Faced with escalating harassment, the main players in the game like PMI have been forced into “strategies for acting socially responsible” like funding anti-domestic violence campaigns in an attempt to whitewash their image.
Companies claim they are being victimised and warn against the ramifications of civil suits that could bankrupt the entire industry. And it may have a point: the domino effect of lawsuits in the USA alone has already created a bandwagon. One 64 year old lung cancer patient in California was awarded $28 billion in damages, although that figure was finally reduced substantially. Claimants are suing on behalf of lost relatives; air hostesses are claiming disability due to the (unproven) effects of second hand smoke; and then last year two lawyers, one of whom was the questionable Mr Johnnie Cochran of O.J. fame, even filed a lawsuit claiming to represent EVERY underage smoker in the country. It would appear that each one of us has a claim against cigarette manufacturers.
The gloves are off for a showdown: in one corner the lawyers and lobbyists; and in the other, multinational companies and Third World farmers.
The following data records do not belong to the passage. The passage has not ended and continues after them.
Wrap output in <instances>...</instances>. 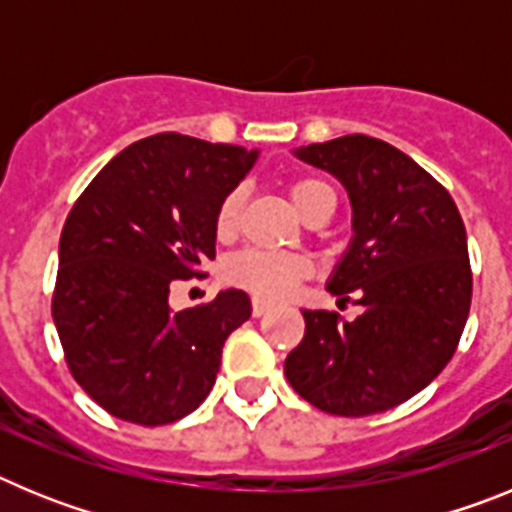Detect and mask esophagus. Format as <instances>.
<instances>
[{
	"mask_svg": "<svg viewBox=\"0 0 512 512\" xmlns=\"http://www.w3.org/2000/svg\"><path fill=\"white\" fill-rule=\"evenodd\" d=\"M251 312H253V318H264L266 312H271V305H269V302L259 300V297H253Z\"/></svg>",
	"mask_w": 512,
	"mask_h": 512,
	"instance_id": "obj_1",
	"label": "esophagus"
}]
</instances>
Thai tobacco production is rising, but so is anti-smoking legislation. So although Thailand is rising as a player in tobacco cultivation, TTM’s sales of cigarettes have dropped dramatically. We are suddenly becoming more accustomed to non-smoking environments; not to mention the strange phenomenon of Thai TV blurring images of smoking, while actively glorifying violence.
The threat to the industry is real. The huge revenue that tobacco provides and the millions of people who rely on cultivation are not factors that should be brushed aside.
Does it follow that if we ban cigarettes because of toxic levels, then cars will be next?
At the end of the day, over one billion people on this planet choose to smoke; perhaps the only feasible solution is to find a way to produce cigarettes that are less harmful.